If conservatives can deliver, he said, Trump could very well enter the pantheon of the great men of history.
“This might sound like hyperbole, but I think about Donald Trump being modern America’s version of other brave men who’ve been leaders of their nations,” Roberts said. “Abraham Lincoln, who was known as the bravest man of his generation. Because in the 1858 Lincoln-Douglas debates, he was so brave as to stake out a popular position in the North, but very unpopular [elsewhere]. It ultimately, literally cost him his life for stopping the expansion of slavery.”
“Charlemagne, founder of early-modern Western civilization,” Roberts continued, giving another example of a great leader. “You know, I’m an Anglophile. I think often about Alfred the Great, the founder of the modern English state. He was a very sickly man—diminutive, sickly. I say that not to pick on him, but to say you wouldn’t expect him to be this lion-hearted fellow on the battlefield. But he was. You know why? Because he loved his nation.”
“Donald Trump is in that vein,” Roberts said. “What’s interesting is, to tie all of this up, is that when you have those brave men emerge as leaders of nations, the reason the nation says, ‘Yes, we want you to be our leader’ is because they tap into that metanarrative.”
As for Project 2025, Roberts can’t thank the Harris campaign enough.
“We should have anticipated that the Left would have just lost their ever-loving minds as a result [of Project 2025], but ultimately their efforts failed,” Heritage’s president said. “They wasted a bunch of money. And what they did succeed in doing is to double the number of people who are in the [project’s] personnel database from 10,000 to 20,000.”
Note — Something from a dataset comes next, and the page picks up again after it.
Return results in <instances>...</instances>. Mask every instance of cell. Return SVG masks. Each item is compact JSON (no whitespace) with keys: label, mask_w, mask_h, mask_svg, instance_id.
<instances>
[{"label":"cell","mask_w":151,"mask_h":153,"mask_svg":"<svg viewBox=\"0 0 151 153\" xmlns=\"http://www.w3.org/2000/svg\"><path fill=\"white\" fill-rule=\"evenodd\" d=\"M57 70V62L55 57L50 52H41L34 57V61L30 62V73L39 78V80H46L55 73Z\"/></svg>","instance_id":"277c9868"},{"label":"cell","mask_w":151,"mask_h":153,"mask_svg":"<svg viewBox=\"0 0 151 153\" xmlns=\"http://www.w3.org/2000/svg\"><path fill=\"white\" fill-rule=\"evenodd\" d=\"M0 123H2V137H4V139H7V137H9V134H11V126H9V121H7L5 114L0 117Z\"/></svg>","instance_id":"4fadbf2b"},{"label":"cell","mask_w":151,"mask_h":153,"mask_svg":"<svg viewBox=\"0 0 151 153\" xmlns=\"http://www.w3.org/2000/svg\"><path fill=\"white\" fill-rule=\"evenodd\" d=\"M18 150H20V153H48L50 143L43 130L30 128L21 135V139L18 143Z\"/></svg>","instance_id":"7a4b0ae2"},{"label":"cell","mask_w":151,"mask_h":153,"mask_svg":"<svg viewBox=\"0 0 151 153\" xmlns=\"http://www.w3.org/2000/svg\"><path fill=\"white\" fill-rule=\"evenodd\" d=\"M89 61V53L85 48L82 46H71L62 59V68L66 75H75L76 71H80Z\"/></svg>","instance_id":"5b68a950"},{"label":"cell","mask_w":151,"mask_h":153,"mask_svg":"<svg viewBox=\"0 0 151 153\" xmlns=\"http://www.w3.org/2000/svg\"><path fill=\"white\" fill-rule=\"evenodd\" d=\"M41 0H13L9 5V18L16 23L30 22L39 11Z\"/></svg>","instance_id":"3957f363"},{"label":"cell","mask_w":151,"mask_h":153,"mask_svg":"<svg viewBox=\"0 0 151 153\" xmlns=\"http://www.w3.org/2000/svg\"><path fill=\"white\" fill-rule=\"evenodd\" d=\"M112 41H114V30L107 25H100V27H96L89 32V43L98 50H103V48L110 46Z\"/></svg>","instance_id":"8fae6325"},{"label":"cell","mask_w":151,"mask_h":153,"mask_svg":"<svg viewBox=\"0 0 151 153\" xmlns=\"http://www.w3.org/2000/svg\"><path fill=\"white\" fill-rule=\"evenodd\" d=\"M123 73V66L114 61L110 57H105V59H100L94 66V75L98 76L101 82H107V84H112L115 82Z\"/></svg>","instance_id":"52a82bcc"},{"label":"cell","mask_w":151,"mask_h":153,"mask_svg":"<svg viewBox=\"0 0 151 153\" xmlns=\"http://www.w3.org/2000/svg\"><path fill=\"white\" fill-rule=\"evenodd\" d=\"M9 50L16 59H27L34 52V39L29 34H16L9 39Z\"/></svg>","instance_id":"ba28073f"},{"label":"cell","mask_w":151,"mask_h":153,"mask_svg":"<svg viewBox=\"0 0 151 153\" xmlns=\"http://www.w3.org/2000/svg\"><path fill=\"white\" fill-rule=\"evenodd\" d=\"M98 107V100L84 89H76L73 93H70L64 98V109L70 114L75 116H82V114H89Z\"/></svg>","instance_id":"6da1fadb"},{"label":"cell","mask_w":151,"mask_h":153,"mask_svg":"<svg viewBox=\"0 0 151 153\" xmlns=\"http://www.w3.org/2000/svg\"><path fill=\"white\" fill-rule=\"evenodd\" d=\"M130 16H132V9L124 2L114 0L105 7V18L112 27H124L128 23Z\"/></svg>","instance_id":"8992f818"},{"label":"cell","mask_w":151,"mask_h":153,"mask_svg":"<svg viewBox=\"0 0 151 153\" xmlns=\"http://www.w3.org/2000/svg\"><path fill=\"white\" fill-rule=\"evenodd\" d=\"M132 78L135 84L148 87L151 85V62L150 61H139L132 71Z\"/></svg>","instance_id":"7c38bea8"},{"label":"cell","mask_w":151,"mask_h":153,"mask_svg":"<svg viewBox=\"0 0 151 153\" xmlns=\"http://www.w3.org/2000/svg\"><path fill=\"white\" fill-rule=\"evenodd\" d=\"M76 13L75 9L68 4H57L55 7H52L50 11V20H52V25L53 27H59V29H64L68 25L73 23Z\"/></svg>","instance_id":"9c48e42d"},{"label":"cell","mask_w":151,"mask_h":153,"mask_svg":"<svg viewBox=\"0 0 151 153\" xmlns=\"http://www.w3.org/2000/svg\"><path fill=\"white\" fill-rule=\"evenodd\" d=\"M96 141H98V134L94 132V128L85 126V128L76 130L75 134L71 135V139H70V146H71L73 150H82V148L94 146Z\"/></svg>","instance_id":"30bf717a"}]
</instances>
“And what’s great about that is this personnel database isn’t just about the Trump-Vance administration, or for that matter, federal government,” Harris said. “It’s also for state and local government. So I’m grateful that a good portion of the billion dollars that Kamala Harris raised actually helped us expand the reach of the project, because it’s actually going to allow us to expand the number of states and places where these great people are going to be involved.”
“So they inspired a lot of Americans to rise up, and I just can’t—I can’t thank them enough.”